GIVEN DATA
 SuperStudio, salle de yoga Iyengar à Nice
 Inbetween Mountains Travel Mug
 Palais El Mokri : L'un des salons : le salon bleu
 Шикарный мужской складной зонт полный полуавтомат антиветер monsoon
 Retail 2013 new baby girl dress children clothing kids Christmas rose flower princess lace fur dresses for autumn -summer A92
---
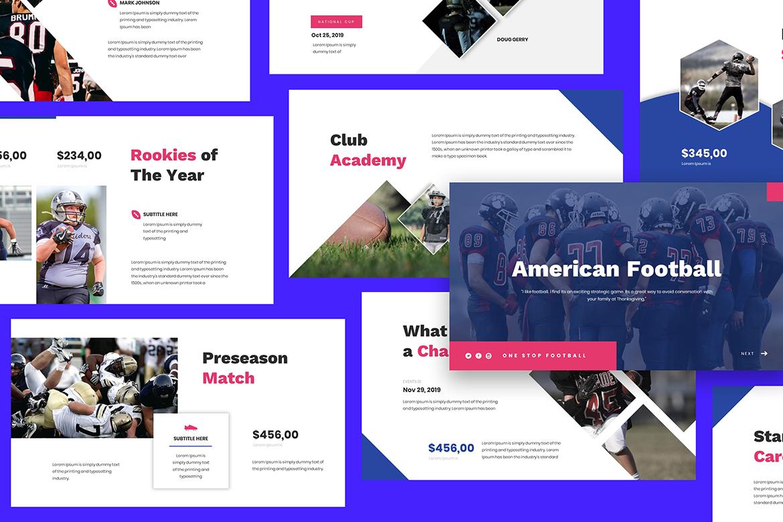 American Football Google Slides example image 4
--
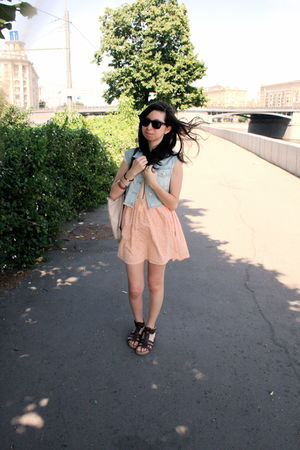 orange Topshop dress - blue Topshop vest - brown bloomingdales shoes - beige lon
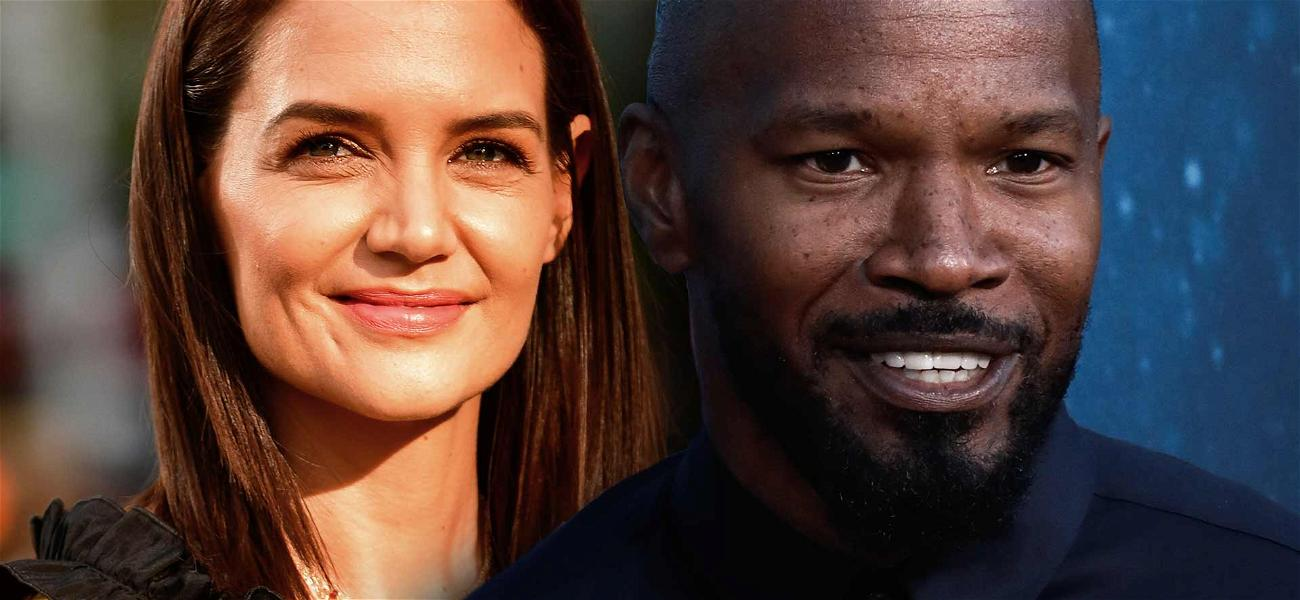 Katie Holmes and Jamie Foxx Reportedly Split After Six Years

WHAT IS EXPECTED
Copy word for word the span of the records above that begins at the line with "orange Topshop dress" and ends at the line with "Katie Holmes and", including those two lines but not the pictures.

SOLUTION FOR THIS PROBLEM
 orange Topshop dress - blue Topshop vest - brown bloomingdales shoes - beige lon
 Katie Holmes and Jamie Foxx Reportedly Split After Six Years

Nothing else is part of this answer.